● **Task list**:
A) Translate this sentence from the piece on comedy in video games below into Spanish: "It’s not enough to point out how terrible escort quests or underwater levels are while you’re forcing players to complete an escort quest underwater."
B) Name every game or game series mentioned in the piece on comedy in video games below.
C) Carry on with the piece on comedy in video games below, picking up after its final sentence.

● **Text for analysis**:
Death Spank also suffers from one of the worst and laziest habits in comedy game design, making fun of bad gaming tropes by putting the same tropes in your game. It’s not enough to point out how terrible escort quests or underwater levels are while you’re forcing players to complete an escort quest underwater. We get it, killing ten rats in the first hour of your RPG is dated, silly quest design, but if you’re pointing that out by making us kill ten rats then you’re just adding to the problem, not parodying it.  

And finally, there are those most pitiable offenders, games whose stabs at comedy are tragically undermined by poor voice acting, shabby gimmicks, and cringey execution.  The Hyperdimension Neptunia series, where goddesses representing video game platforms fight proxy console wars, is an example of all three crammed into the same awkward package. The already thin premise and sub-par writing isn’t elevated by the generic ‘anime’ voiceover work (nor by the creepy hyper-sexualization, but that’s another article).  And then there’s the middling voice work and sweaty desperation of Sunset Overdrive, a game that lands maybe one in ten of its many attempts to crack you up, and spends the rest of the time trying to convince its audience that LARPers are really funny and randomly breaking the fourth wall is still surprising and hilarious in 2016.

● **Collected data**:
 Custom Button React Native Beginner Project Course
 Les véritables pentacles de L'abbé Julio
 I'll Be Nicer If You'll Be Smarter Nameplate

● **Answers for this exercise**:
A) No basta con señalar lo terribles que son las misiones de escolta o los niveles bajo el agua mientras obligas a los jugadores a completar una misión de escolta bajo el agua.

B)
- Death Spank
- The Hyperdimension Neptunia series
- Sunset Overdrive

C)
Comedy works best when it’s tucked into an already strong game and  is crafted by a talented team who understands subtlety and nuance. It’s unbelievably hard to do, it fails far more often that it works, and often ends up making everyone involved look variously ludicrous or pathetic. If you’re don’t have the chops and absolutely golden material, don’t even attempt it, don’t get anywhere in the neighborhood, leave it to the professionals.  Maybe try drama.  People love drama.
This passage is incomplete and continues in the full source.